_PASSAGE_
When not using an asmSymbolicName, use the (zero-based) position of the operand in the list of operands in the assembler template. For example if there are three output operands, use ‘%0’ in the template to refer to the first, ‘%1’ for the second, and ‘%2’ for the third.
This version should work2 whether you compile with -masm=intel or -masm=att options
Footnotes
1Although NASM Intel dialect and GAS's (GNU Assembler) Intel syntax are similar there are some differences. One is that NASM Intel syntax uses [segment:disp+base+index*scale] where a segment can be specified inside the [] and GAS's Intel syntax requires the segment outside with segment:[disp+base+index*scale].
2Although the code will work, you should place all these basic functions in the ioaccess.h file directly and eliminate them from the .c file that contains them. Because you placed these basic functions in a separate .c file (external linkage) the compiler can't optimize them as well as it could. You can modify the functions to be of type static inline and place them in the header directly. The compiler will then have the ability to optimize the code by removing function calling overhead and reduce the need for extra loads and stores. You will want to compile with optimizations higher than -O0. Consider -O2 or -O3.
Special Notes Regarding OS Development:
There are many toy OSes (examples, tutorials, and even code on OSDev Wiki) that do not work with optimizations on. Many failures are due to bad/poor inline assembly or using undefined behaviour. Inline assembly should be used as a last resort. If your kernel doesn't run with optimizations on it is likely not a bug in the compiler (it is possible just not likely).
Heed the advice in #PeterCordes answer regarding port access that may trigger DMA reads.
It's possible to writing code that works with or without -masm=intel, using dialect alternatives for GNU C inline asm https://gcc.gnu.org/onlinedocs/gcc/Extended-Asm.html (This is a good idea for headers that other people might include.)
It works like "{at&t stuff | intel stuff}": the compiler picks which side of the | to keep based on the current mode.
The major difference between AT&T vs. Intel syntax is that the operand-list is reversed, so usually you have something like "inb {%1,%0 | %0,%1}".
This is a version of #MichaelPetch's nice functions using dialect alternatives:
// make this a header: these single instructions can inline more cheaply
// than setting up args for a function call
#include <stdint.h>
static inline
uint8_t inb(uint16_t port)
{
uint8_t ret;
asm volatile ( "inb {%1, %0 | %0, %1}"
: "=a"(ret)
: "Nd"(port) );
return ret;
}
static inline
void outb(uint16_t port, uint8_t byte)
{
asm volatile ( "outb {%1, %0 | %0, %1}"
:
: "a"(byte),
"Nd"(port) );
}
static inline
void io_wait(void) {
outb (0x80, 0);
}
The Linux/Glibc sys/io.h macros sometimes use %w1 to expand a constraint to the 16-bit register name, but using types of the right size also works.
If you want a memory-barrier version of these to take advantage of the fact that in / out are (more or less) serializing like a locked instruction or mfence, add a "memory" clobber to stop compile-time reordering of memory access across it.
If a port I/O can trigger a DMA read of some other memory that you wrote recently, you might also need a "memory" clobber for that. (x86 has cache-coherent DMA so you wouldn't have had to explicitly flush it, but you can't let the compiler reorder it after an outb, or even optimize away an apparently dead store.)

_SUPPLIED MATERIAL_

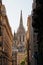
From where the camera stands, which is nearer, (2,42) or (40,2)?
(40,2)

_TASK REQUIREMENTS_
• a. Reproduce the inline assembly text from "Heed the advice" to "people might include.)".
• b. For each statement, state whether the inline assembly text agrees with it, answering yes or no and quoting the words of the text that decide it.
(i) In NASM's Intel syntax, a segment can be given inside the square brackets.
(ii) The text recommends compiling with -O0.
(iii) On x86, DMA requires the cache to be flushed explicitly.
• c. Answer these questions using the inline assembly text.
(i) With three output operands, which reference in the template refers to the second one?
(ii) Which port number does io_wait pass to outb?
(iii) What do the Linux/Glibc sys/io.h macros sometimes use to expand a constraint to the 16-bit register name?

_IN RESPONSE_
• a.
Heed the advice in #PeterCordes answer regarding port access that may trigger DMA reads.
It's possible to writing code that works with or without -masm=intel, using dialect alternatives for GNU C inline asm https://gcc.gnu.org/onlinedocs/gcc/Extended-Asm.html (This is a good idea for headers that other people might include.)

• b.
(i) Yes: "NASM Intel syntax uses [segment:disp+base+index*scale] where a segment can be specified inside the []"
(ii) No: "You will want to compile with optimizations higher than -O0."
(iii) No: "x86 has cache-coherent DMA so you wouldn't have had to explicitly flush it"

• c.
(i) ‘%1’
(ii) 0x80
(iii) %w1